More to the point, what in the world are the “best interests of the child”? Is it “better” for a child to have a tuna-fish sandwich or to eat at McDonald’s? Tuna is healthier. McDonald’s tastes better. Tuna’s cheaper. McDonald’s is more fun. Tuna saves on gas. McDonald’s gets everyone out of the house. Who’s going to value all these factors and decide what’s “best”? Whether it’s a trivial issue (such as lunch), or one far more important, this multiplicity of factors is involved in the thousands of decisions parents make each day. Add to the mix the impossibility of predicting how care today will impact any given child 10 years from now, and it’s clear that no one can determine what is “best.” The suggestion that anyone—judges, child psychologists, court-appointed evaluators, etc.—can do this is pure arrogance; arrogance for which there is not one shred of evidentiary support. In fact, it may well be that every custody decision made by these people has been the completely “wrong” one. … How would anyone ever know?

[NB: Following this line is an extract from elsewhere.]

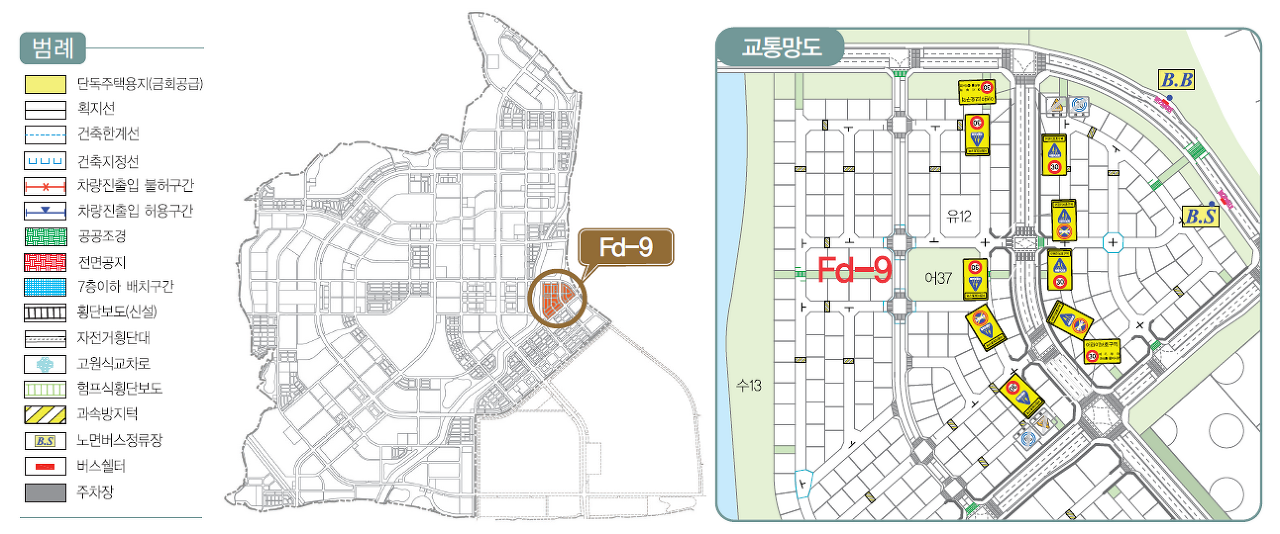  고덕 신도시 협의자 택지, FD-9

For those still insisting that the system itself isn’t the cause of the conflicts, consider the way courts treat parents of different religions. Most state laws prohibit judges and “experts” from becoming involved in religious controversies. As long as there is no harm to the child (and no trashing of the other parent’s views) both parents have the absolute and equal right to inculcate whatever religious beliefs they choose. Amazingly—with no incentive to fight; with no money riding on it, and with no possible religious “winner”—religious disputes between parents have become virtually unheard of in the family courts. Imagine, though, what would happen if a “best religious interests of the child” standard were implemented and “religion support money” were given to the parent whose religion was deemed “better” for that child. Does anyone doubt for a second that litigation over religion would skyrocket?

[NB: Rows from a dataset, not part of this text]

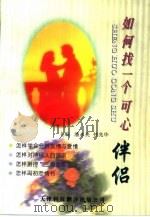 如何找一个可心伴侣（1997 PDF版）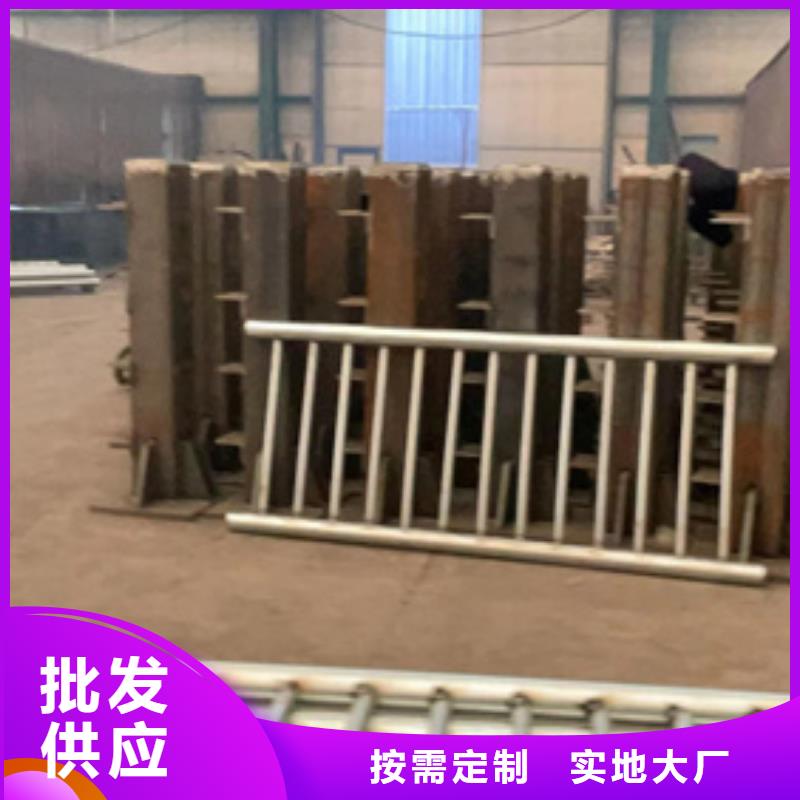 道路護欄城市景觀防護欄把實惠留給您
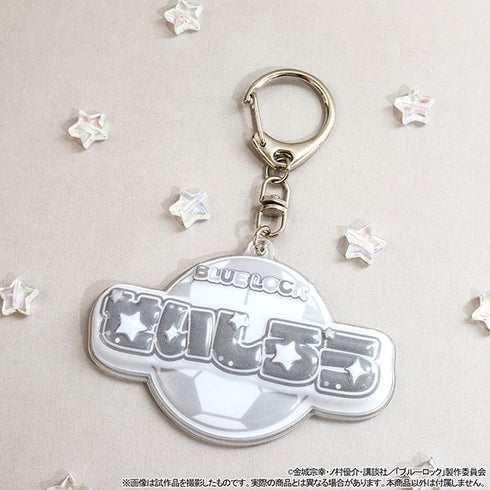 『ブルーロック2期』ぷくぽよ!キーホルダー/凪 誠士郎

The most incredible aspect of all this is that the “experts” in this field continue to tout the system’s superiority with absolutely no reliable data demonstrating any efficacy whatsoever. Furthermore, they gloss over its undeniable harms. Worsening the bond between the two most important people in a child’s universe, wasting extraordinary amounts of money, and decimating a parent’s life are grievous injuries. Surely, there is an obligation to show a benefit in return. No one would allow a drug with such horrendous adverse effects to be put on the market without such proof. How has that been allowed in this arena?

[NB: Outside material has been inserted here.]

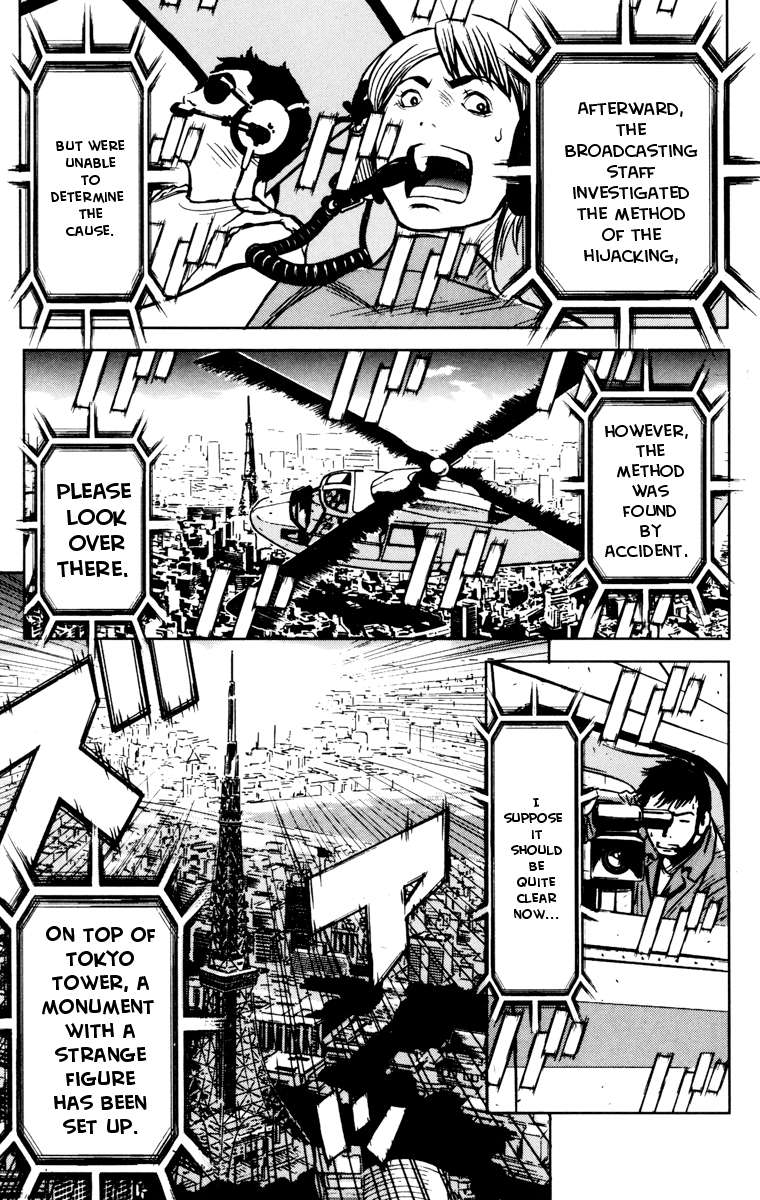 Read Akumetsu Manga Online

All parents—absent a finding of true harm—should have an absolute right to 50 percent custody of their children. Such a system—stripped of incentives to battle for more—would largely eliminate the harms just noted. Sure, there will be some inconvenience to the children. But children are inconvenienced all the time in intact families, and they survive just fine without the State butting in. Some kids have to get up early to milk the cows. Some have to bicycle miles to high school. Some are put in daycare. We don’t make huge issues of those “difficulties” when the parents are together … why should we do so when the parents are apart? Life comes with good and bad times—that’s part of growing up. Most parents—treated fairly, and left with the equality the Constitution mandates—will always be far more capable of, and dedicated to, ensuring what’s “best” for their children than any combination of judges, attorneys, and “experts.” Until real evidence is provided that the benefits of the current approach outweigh its costs, we should simply value the diversity of parenting styles, respect parental rights, and stop causing conflict.